I pitched the best ideas I had, garbled by lone working, incoherent hysterical naked.

On Tuesday, I listened to myself start to pitch ideas around “reproducible reports” incoherently until the situation was saved by convener @fantasticlife who reset the proceedings by starting at the beginning and setting out the problem the ideas were supposed to address.

Yesterday, I listened to myself ranting incoherent demands for getting Jupyter notebooks installed NOW on OU servers.

In each case I went in naked, unprepared in making sure the scene was set for what the problem I perceived was, and what benefits might arise if we solved it in a way I would then advocate.

In each case, I got hysterical, fumbling words and ideas and because to see how it makes sense (as it does in my head) you need to understand the whole process or system the problem is situated in and how the solution addresses it.

Lone working doesn’t help much in this respect – hours spent typing meaningless words through a keyboard trying to get jumbled ideas out. No time spent in human conversation, rehearsing, trying out storylines, addressing questions and quizzical looks.

Lack of respect doesn’t help much either –  “everyone else it doing it WRONG”!;-)

Whatever…

(See what I did there?!;-)

Anyway – I need to start working on better advocacy skills that try to crystallise out the problems I think the tools and approaches I want to advocate might help to address.

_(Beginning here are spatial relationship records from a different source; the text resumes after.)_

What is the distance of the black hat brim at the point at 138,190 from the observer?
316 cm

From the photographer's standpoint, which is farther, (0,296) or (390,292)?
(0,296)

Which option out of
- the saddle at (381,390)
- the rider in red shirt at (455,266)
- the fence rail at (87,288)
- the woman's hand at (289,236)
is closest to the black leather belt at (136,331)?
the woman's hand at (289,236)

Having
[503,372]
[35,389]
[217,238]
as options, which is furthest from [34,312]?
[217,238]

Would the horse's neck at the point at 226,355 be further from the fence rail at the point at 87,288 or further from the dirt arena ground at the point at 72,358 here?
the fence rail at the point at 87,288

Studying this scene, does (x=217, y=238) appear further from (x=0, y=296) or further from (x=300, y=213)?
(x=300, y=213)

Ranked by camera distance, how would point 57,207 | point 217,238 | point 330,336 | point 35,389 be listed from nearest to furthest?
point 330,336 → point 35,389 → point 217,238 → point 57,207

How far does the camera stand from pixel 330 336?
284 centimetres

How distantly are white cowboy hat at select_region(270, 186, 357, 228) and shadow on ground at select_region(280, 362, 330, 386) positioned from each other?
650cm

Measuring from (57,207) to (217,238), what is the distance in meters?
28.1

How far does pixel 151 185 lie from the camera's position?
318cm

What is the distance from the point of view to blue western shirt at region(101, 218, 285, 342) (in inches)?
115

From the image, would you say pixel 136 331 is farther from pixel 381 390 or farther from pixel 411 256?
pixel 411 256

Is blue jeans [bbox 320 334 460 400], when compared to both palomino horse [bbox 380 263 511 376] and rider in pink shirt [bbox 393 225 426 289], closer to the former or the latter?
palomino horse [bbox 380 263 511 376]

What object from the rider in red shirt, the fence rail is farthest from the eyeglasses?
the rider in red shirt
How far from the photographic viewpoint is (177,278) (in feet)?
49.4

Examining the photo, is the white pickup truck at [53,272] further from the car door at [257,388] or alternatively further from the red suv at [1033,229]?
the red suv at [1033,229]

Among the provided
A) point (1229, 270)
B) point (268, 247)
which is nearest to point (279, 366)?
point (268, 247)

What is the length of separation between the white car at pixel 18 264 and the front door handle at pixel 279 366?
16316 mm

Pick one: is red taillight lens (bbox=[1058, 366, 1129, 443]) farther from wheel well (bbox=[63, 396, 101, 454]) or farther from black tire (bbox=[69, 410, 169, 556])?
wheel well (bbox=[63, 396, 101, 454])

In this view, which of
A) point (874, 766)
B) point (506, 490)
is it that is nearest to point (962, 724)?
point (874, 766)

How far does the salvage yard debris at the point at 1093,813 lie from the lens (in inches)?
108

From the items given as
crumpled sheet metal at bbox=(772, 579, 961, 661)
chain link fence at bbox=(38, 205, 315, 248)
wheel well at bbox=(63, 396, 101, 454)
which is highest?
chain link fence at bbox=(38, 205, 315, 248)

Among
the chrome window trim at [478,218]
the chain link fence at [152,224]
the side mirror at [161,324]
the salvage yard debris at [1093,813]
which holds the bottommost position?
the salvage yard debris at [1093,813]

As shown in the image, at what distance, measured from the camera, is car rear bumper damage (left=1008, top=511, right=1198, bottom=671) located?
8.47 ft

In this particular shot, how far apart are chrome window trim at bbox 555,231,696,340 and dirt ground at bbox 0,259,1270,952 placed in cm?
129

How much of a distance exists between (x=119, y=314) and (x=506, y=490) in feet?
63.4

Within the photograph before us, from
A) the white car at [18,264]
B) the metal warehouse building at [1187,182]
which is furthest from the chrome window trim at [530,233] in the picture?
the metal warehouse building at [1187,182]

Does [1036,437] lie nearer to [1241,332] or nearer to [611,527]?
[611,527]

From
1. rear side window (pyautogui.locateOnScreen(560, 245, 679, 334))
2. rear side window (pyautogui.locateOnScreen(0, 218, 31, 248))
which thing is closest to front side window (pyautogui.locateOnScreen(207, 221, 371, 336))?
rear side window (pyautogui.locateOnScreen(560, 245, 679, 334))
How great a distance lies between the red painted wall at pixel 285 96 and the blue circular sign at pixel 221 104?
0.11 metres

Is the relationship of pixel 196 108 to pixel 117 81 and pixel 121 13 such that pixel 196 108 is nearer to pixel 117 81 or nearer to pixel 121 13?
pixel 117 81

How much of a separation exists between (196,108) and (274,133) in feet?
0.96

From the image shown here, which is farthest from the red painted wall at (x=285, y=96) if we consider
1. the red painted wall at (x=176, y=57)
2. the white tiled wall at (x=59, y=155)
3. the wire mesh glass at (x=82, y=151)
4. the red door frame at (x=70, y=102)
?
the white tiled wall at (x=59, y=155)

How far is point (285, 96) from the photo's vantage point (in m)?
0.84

First step, try to match message to audience. The following, for example, could be a starting point to trying to advocate the use of Jupyter notebooks as an environment to support the teaching of programming to folk who are interested in teaching programming and the selection of environments for teaching programming…

Second step: pithy identification of a problem. For example, in the Atlantic article The Coming Software Apocalypse, James Somers quotes John Resig, who in observing student programmers realised that “the students who did well—in fact the only ones who survived at all—were those who could step through that text one instruction at a time in their head, thinking the way a computer would, trying to keep track of every intermediate calculation”.

Third step: ways of addressing the problem. One of the reasons I like Jupyter notebooks so much is that a natural way of using them is to use them to develop (and implicitly test) code by writing it a line at a time.

Writing a line of code at a time, and displaying the output after each step, means you don’t have to keep the complete state of the programme in your head.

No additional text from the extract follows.